FIG. 2 shows a variant of the apparatus according to FIG. 1. In contrast to the apparatus according to FIG. 1, the correction unit 15 is fashioned as an adaptive filter, that is, the filter parameters are varied in depending on the recorded audio signals. In this way the recognition rate can be increased. The compensation filters 18 or, respectively, 24 in the two respective transmission channels 19 are also fashioned as adaptive filters; their filter parameters are set dependent on the recorded audio signals.

Claims

1. An apparatus for speech recognition, comprising:

a microphone selected from a group consisting of a microphone close to a speaker and a microphone remote from said speaker, said microphone producing electrical signals from speech elements of said speaker;

a recognition system to which said electrical signals are supplied, said electrical signals being supplied via a first transmission channel when said microphone is said microphone close to said speaker, and said electrical signals being supplied via a second transmission channel when said microphone in said microphone remote from said speaker, said recognition system comparing speech elements recorded by said microphone with speech elements learned previously in a training phase and, in case of agreement, producing a recognition signal; and

a correction unit connected into said first transmission channel, said correction unit modifying said electrical signals such that said electrical signals have room transmission characteristics substantially as they occur in recording with said microphone remote from said speaker.

2. The apparatus according to claim 1, wherein said correction unit simulates acoustic reflections from nearby objects.

3. The apparatus according to claim 1 wherein said correction unit simulates room reverberation.

4. The apparatus according to claim 1, wherein said correction unit is fashioned as a filter selected from the group consisting of a stationary filter and an adaptive filter.

5. The apparatus according to claim 4, wherein said filter is an adaptive filter whose filter parameters are set in dependence on recorded audio signals.
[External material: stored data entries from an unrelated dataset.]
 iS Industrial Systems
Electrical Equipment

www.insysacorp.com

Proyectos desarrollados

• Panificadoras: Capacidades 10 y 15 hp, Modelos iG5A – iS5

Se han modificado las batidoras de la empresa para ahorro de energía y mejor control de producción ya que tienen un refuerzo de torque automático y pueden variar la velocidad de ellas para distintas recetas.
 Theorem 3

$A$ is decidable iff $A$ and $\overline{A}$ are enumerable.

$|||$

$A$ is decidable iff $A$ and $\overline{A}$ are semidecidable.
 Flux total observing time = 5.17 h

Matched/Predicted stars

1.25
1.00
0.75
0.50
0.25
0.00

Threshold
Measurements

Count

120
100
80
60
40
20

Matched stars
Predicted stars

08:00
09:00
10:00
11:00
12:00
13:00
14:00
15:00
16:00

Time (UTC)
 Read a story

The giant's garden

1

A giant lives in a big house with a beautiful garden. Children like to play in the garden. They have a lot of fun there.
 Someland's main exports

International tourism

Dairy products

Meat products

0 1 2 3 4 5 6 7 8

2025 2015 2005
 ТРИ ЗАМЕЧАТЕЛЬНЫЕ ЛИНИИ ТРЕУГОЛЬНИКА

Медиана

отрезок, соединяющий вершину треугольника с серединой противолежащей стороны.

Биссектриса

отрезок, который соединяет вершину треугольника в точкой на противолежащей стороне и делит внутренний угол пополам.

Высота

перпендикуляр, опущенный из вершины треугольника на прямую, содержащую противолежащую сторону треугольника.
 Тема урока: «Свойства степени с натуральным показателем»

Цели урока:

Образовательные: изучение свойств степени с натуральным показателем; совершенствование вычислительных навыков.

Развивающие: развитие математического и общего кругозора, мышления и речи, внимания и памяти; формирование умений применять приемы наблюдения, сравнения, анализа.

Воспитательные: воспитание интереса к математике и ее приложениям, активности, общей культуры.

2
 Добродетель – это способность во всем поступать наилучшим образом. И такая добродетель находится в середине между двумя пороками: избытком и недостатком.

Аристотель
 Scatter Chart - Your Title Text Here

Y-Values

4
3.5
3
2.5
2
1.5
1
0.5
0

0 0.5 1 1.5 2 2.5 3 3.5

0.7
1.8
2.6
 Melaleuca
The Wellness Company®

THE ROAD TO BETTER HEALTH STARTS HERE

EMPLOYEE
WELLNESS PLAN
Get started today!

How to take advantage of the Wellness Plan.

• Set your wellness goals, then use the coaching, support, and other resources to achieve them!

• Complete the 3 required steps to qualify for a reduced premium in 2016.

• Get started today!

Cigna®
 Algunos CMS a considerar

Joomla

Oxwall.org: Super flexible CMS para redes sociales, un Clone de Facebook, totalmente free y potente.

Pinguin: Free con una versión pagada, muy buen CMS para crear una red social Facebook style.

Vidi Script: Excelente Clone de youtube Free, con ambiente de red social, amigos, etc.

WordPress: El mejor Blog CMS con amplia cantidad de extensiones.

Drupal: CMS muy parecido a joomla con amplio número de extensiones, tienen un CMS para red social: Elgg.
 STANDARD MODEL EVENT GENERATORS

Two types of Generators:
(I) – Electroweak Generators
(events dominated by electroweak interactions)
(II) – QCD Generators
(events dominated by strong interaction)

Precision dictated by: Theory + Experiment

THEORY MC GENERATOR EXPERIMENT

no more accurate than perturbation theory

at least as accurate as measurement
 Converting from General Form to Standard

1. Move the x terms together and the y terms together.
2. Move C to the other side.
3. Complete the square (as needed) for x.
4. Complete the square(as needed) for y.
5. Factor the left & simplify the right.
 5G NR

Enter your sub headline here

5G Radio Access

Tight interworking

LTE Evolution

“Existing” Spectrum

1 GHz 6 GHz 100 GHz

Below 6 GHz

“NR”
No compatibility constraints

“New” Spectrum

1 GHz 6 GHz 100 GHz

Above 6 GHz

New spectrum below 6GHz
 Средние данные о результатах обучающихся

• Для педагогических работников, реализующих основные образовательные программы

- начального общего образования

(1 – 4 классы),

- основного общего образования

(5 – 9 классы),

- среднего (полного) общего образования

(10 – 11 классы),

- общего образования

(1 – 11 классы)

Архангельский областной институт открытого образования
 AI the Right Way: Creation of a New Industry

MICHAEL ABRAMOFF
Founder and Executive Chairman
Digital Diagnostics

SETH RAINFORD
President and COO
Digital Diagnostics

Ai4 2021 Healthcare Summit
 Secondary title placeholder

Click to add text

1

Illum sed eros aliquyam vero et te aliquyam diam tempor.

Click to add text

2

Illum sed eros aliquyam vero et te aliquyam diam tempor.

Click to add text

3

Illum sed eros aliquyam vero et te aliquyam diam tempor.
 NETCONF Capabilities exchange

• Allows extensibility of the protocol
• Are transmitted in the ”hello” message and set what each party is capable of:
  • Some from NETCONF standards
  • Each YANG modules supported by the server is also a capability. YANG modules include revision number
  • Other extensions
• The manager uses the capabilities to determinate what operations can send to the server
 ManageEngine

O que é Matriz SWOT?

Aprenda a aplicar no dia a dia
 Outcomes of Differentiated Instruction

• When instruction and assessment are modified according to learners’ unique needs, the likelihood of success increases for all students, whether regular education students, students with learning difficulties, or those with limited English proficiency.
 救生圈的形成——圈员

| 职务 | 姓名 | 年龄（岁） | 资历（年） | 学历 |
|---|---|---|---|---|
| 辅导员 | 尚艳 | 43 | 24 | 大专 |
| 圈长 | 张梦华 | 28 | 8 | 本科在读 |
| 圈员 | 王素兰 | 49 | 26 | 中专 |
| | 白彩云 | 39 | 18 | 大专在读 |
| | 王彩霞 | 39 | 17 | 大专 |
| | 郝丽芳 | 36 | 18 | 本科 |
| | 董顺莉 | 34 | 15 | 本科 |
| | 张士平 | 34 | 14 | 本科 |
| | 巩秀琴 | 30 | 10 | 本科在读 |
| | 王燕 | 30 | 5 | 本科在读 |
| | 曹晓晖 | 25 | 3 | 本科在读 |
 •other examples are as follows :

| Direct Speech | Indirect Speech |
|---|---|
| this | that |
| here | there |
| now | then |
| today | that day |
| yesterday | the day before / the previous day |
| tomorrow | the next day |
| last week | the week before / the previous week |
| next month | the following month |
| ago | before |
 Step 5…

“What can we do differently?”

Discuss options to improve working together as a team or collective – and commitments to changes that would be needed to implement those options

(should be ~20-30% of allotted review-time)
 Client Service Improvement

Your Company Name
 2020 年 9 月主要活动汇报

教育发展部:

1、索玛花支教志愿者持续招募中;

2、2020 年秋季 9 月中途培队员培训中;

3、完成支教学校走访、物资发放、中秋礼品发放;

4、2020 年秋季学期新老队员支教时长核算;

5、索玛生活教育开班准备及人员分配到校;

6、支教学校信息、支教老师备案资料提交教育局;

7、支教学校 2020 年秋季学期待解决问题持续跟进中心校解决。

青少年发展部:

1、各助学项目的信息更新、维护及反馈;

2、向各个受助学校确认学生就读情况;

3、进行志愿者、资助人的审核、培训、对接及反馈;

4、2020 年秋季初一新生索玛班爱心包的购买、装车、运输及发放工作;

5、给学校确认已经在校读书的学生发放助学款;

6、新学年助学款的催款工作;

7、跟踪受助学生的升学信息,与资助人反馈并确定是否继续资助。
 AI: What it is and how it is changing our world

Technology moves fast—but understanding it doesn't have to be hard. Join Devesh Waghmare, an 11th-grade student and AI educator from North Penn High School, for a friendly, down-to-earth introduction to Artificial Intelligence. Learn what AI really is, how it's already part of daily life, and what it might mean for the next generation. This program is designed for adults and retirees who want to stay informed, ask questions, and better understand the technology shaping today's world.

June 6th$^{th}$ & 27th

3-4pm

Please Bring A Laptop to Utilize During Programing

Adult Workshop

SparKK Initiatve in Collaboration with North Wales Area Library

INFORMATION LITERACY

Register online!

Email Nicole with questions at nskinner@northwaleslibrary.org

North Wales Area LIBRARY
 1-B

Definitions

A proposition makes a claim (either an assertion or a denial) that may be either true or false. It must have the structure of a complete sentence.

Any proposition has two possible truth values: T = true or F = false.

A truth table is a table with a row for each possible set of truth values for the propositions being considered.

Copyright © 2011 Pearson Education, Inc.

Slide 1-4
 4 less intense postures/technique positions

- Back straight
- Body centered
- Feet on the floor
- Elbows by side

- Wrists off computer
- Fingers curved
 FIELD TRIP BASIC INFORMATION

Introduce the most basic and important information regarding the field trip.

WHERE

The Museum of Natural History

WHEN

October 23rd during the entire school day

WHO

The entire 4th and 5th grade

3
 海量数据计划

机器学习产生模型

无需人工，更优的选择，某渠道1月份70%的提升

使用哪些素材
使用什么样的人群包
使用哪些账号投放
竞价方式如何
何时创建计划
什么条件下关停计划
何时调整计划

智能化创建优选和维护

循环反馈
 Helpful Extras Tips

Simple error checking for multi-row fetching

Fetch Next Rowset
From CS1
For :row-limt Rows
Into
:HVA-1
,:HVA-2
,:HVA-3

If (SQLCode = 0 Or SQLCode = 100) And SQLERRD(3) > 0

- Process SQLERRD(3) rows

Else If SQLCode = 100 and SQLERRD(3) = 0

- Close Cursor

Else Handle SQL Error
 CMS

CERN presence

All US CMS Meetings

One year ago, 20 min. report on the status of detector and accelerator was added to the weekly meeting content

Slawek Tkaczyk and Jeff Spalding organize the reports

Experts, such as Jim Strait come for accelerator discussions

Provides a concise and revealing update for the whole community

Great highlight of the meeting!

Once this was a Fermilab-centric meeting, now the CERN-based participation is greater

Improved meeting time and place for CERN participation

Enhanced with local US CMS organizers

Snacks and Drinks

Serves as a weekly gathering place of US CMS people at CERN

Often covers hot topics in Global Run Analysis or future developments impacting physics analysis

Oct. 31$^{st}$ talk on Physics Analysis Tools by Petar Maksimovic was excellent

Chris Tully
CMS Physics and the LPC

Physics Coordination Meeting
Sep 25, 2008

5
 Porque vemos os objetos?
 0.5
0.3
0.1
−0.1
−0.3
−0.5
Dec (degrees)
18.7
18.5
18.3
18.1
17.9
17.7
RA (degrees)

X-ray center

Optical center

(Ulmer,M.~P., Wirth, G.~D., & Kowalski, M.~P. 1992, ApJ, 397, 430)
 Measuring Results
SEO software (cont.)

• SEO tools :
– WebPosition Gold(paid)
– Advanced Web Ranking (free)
6. The apparatus according to claim 1, further comprising:

a preamplifier for said microphone in said first transmission channel; and

a preamplifier for said microphone in said second transmission channel, when said second transmission channel is present.

7. The apparatus according to claim 1, further comprising:

a compensation filter in said first transmission channel; and

a compensation filter in said second transmission channel, when said second transmission channel is present;

said compensation filters being provided for compensation of varying microphone and amplifier frequency response characteristics.

8. The apparatus according to claim 1, wherein said recognition system uses a speech recognition method selected from the group consisting of spectral analysis and LPC cepstral analysis.

9. A method for speech recognition, comprising the steps of:

converting speech elements of a speaker into electrical signals using a microphone selected from the group consisting of a microphone close to said speaker, and a microphone remote from said speaker;

supplying said electrical signals from said microphone, when said microphone is a microphone close to said speaker, to a recognition system via a first transmission channel;

supplying said electrical signals from said microphone, when said microphone is a microphone remote from said speaker, to said recognition system via a second transmission channel;

recording speech elements in a training phase;

recording speech elements with said microphone in an operating phase;

comparing said recorded speech elements in said training phase with said recorded speech elements in said operating phase in said recognition system and, in case of agreement, producing a recognition signal; and

modifying said electrical signals from said first transmission channel such that said electrical signals have room transmission characteristics substantially as they occur during recording with said microphone remote from said speaker.

10. The method according to claim 9, further comprising the step of simulating acoustic reflections from nearby objects with said correction unit.

11. The method according to claim 9, further comprising the step of simulating room reverberation with said correction unit.